● **Aim of the task**
Please set down, word for word, the lines in the items below that run from the line holding "this 1038×590 image." through the line holding "cracked asphalt [0, 193, 1033, 590]", both of those lines included.

● **Task material**

>>>>

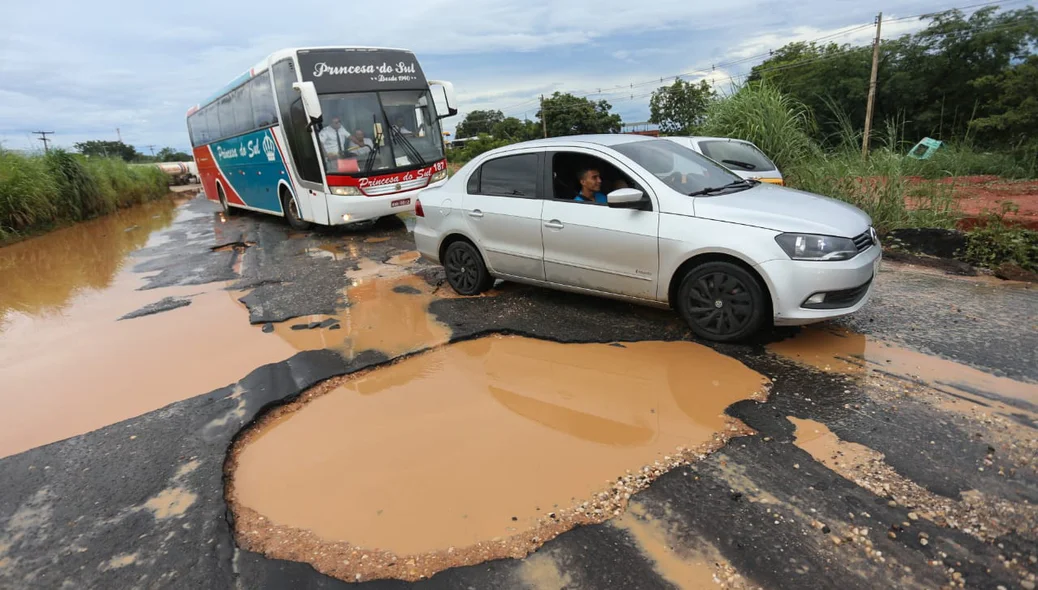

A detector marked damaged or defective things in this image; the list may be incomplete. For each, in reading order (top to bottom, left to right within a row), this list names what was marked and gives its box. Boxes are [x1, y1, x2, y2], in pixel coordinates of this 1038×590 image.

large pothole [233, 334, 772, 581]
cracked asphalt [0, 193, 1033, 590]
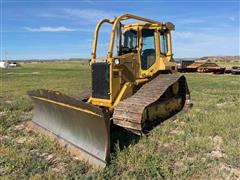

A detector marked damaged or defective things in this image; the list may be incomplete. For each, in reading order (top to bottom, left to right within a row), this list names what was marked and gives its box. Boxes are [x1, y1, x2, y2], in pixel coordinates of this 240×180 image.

<<<<
>>>>

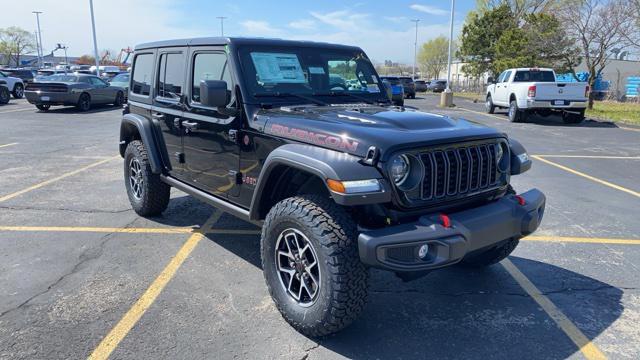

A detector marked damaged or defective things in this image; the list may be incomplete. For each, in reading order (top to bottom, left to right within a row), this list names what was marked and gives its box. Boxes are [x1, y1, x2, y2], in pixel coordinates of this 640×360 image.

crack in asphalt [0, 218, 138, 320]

<<<<

● **The solution**
A detector marked damaged or defective things in this image; the list may be incomplete. For each, in reading order (top to bottom, left to right within a row), this list names what was marked and gives its box. Boxes are [x1, y1, x2, y2], in pixel coordinates of this 1038×590 image.

large pothole [233, 334, 772, 581]
cracked asphalt [0, 193, 1033, 590]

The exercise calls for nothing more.